▸ **Task brief**:
Determine the number of lines in the following entries that hold the word "site". Give only that number.

====================

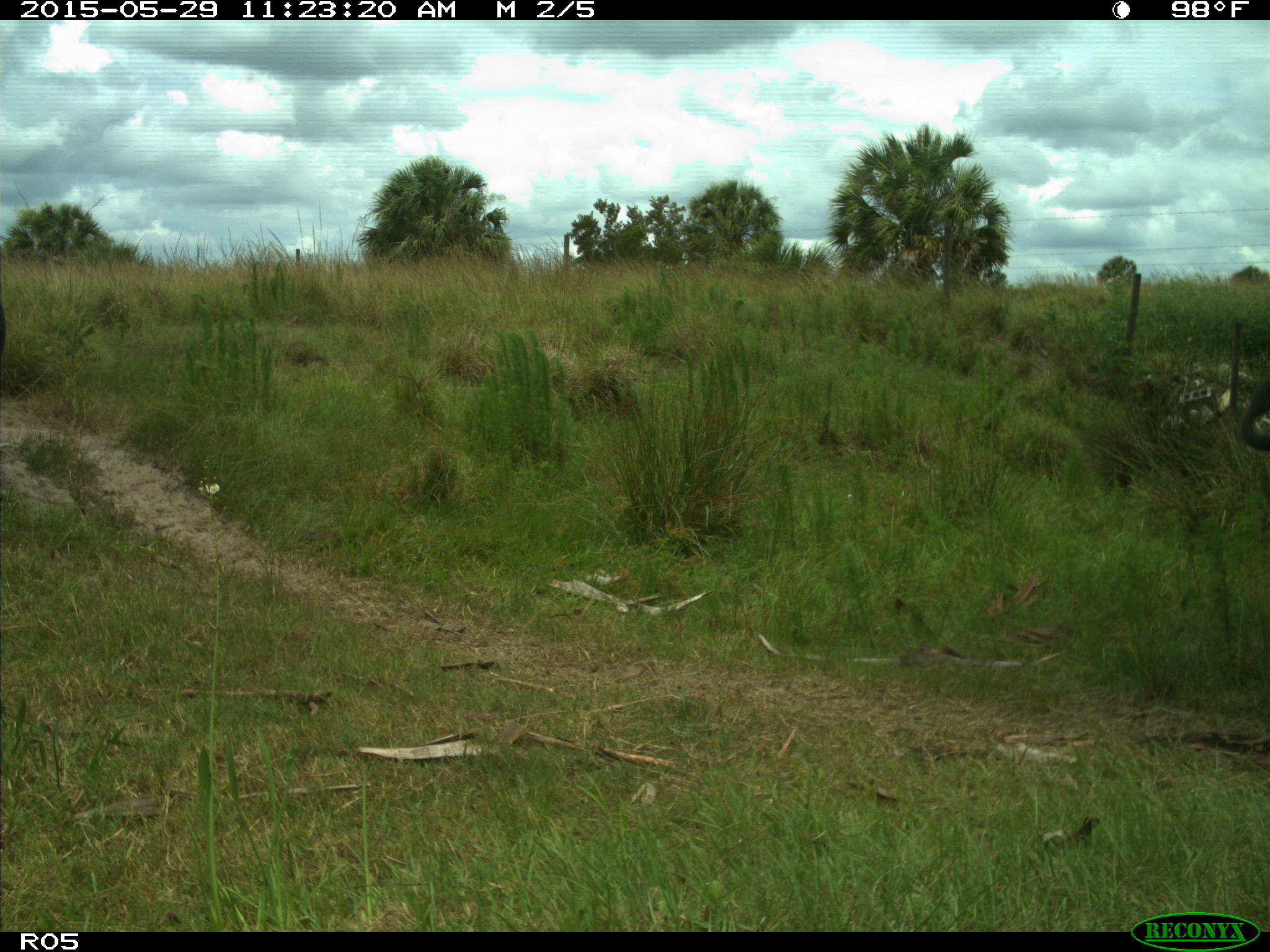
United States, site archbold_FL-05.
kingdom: Animalia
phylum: Chordata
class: Mammalia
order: Artiodactyla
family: Bovidae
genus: Bos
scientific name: Bos taurus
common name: domestic cow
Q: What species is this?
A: Bos taurus (domestic cow).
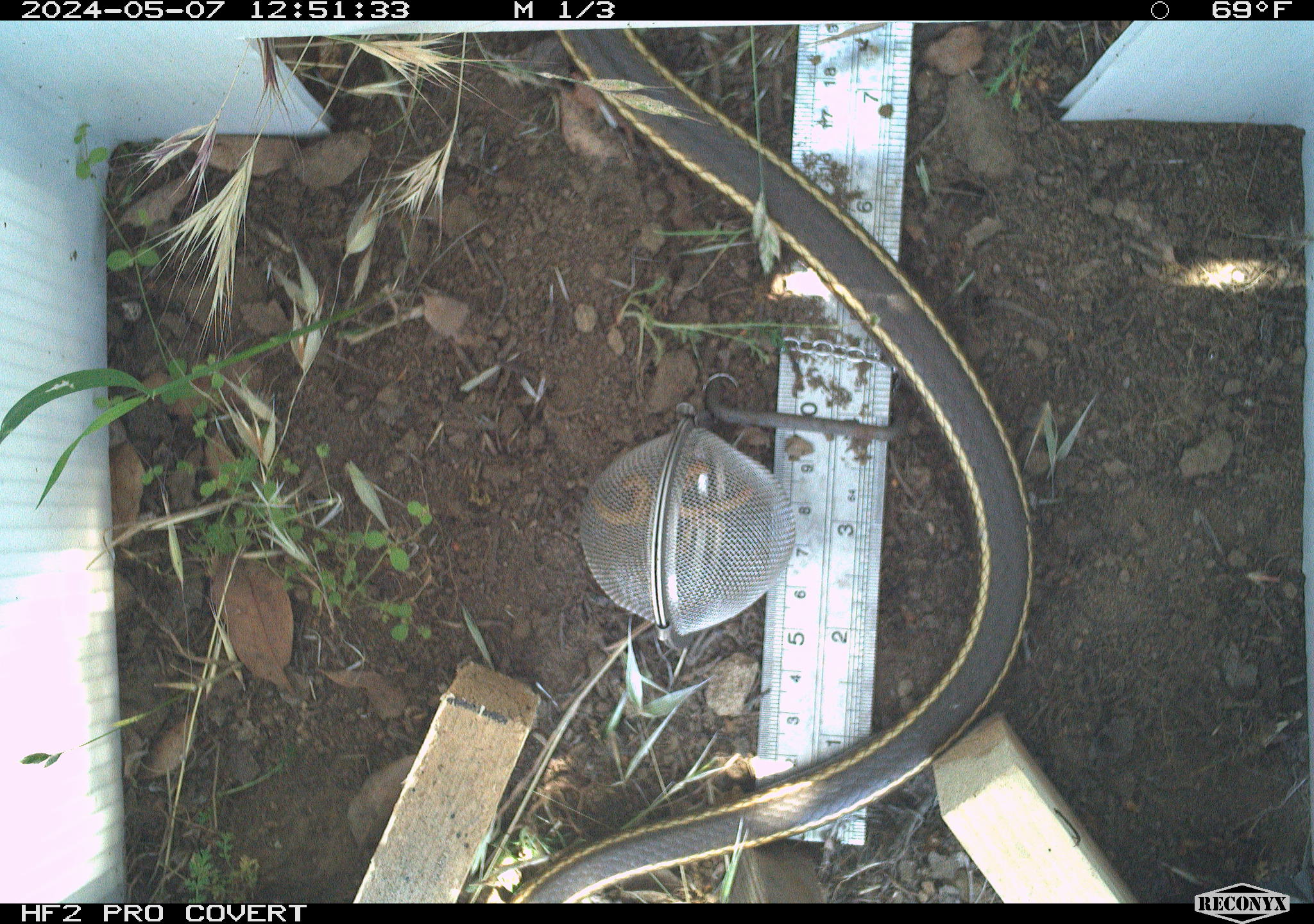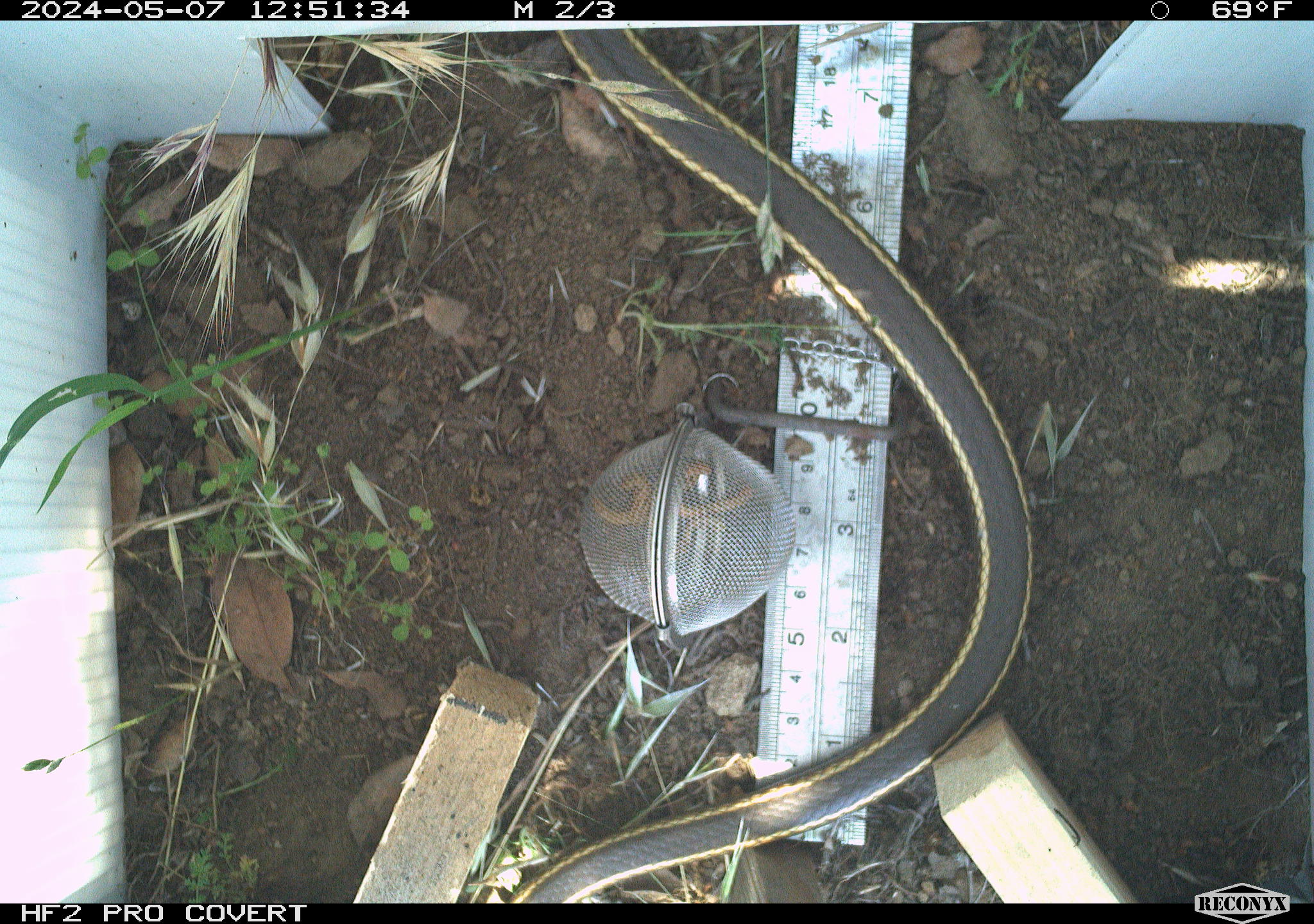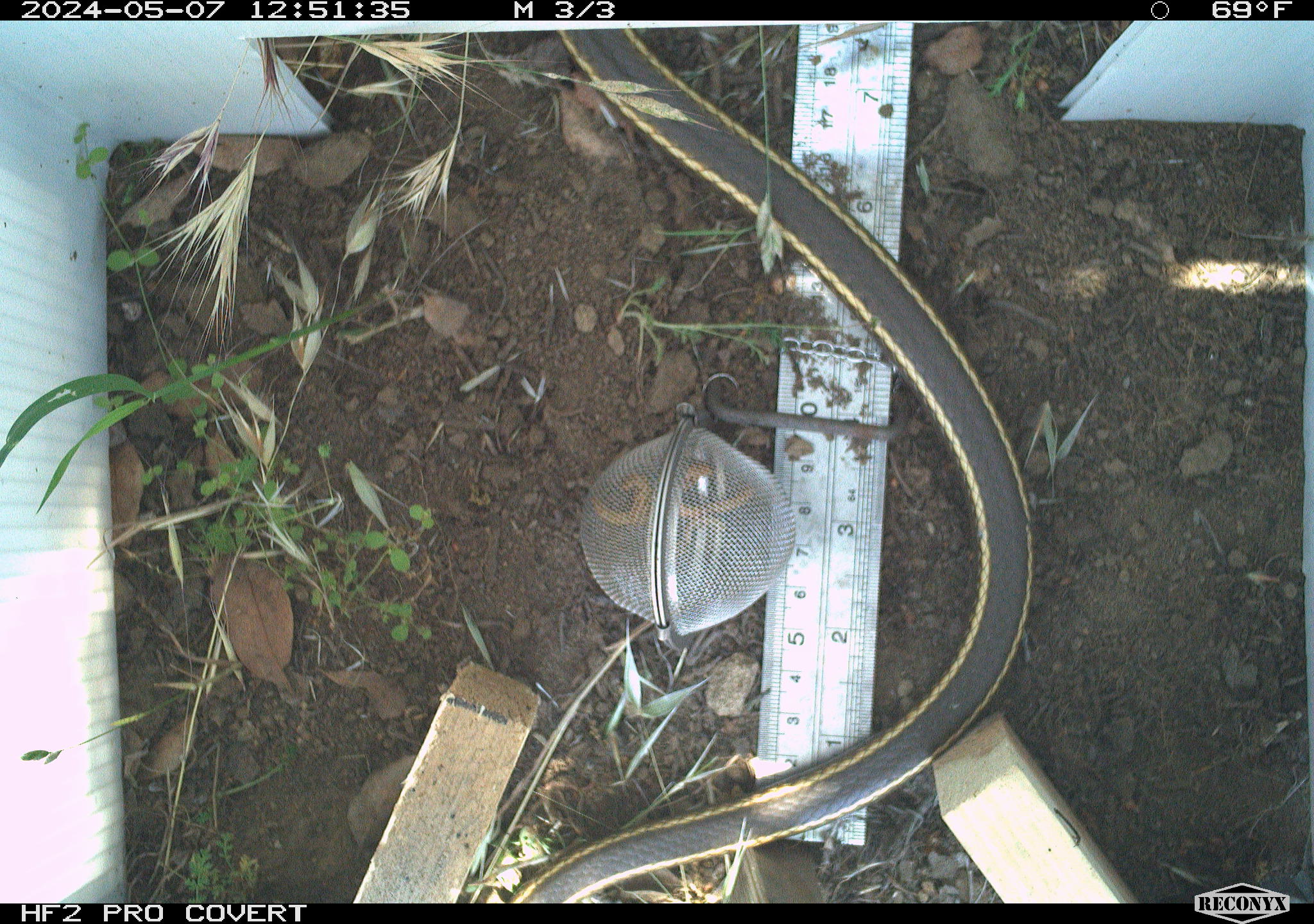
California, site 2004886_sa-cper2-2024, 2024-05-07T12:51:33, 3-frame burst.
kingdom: Animalia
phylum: Chordata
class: Reptilia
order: Squamata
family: Colubridae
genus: Masticophis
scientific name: Masticophis lateralis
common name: striped racer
Striped racer (Masticophis lateralis).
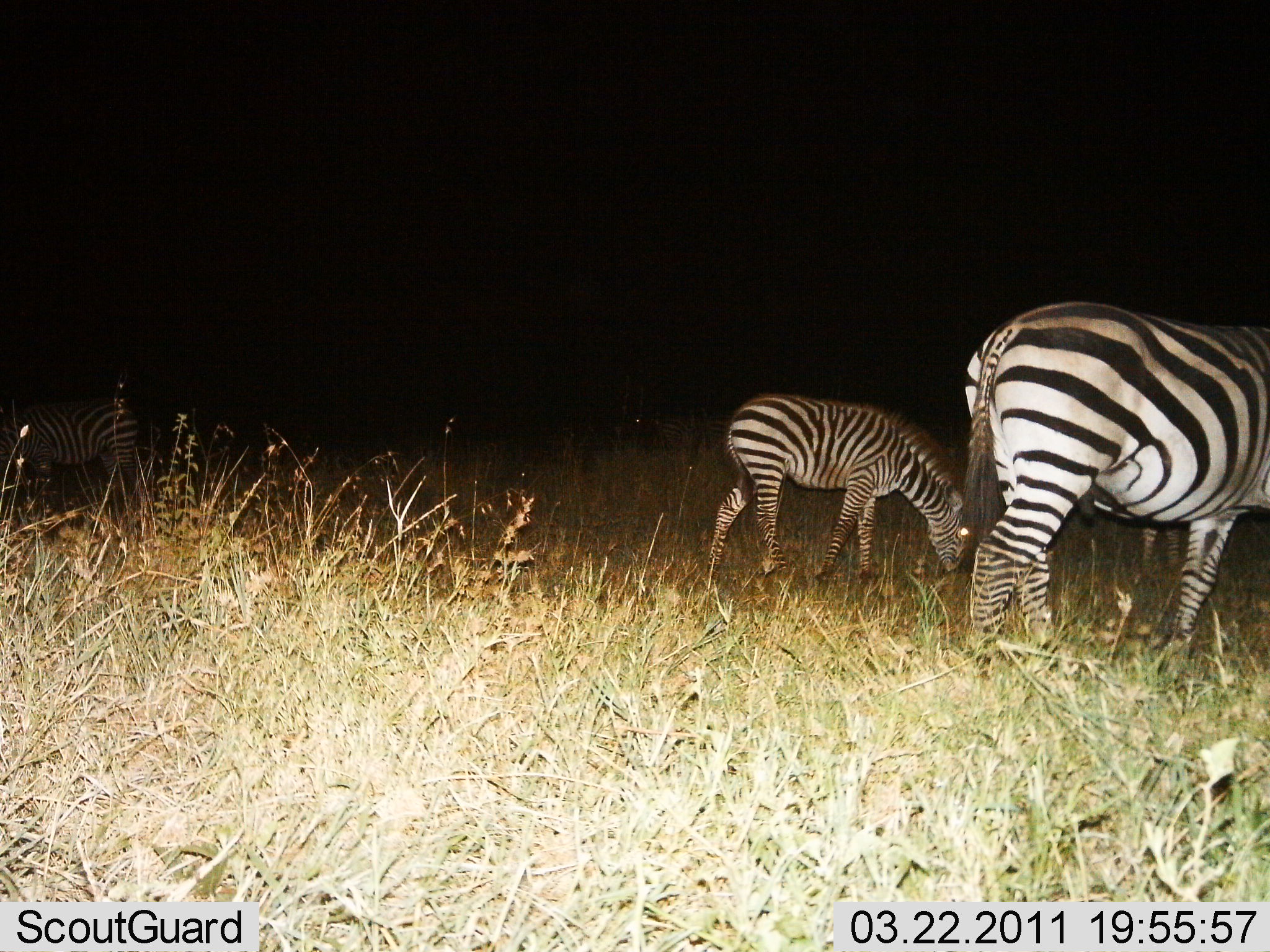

====================

▸ **Completed exercise**:
2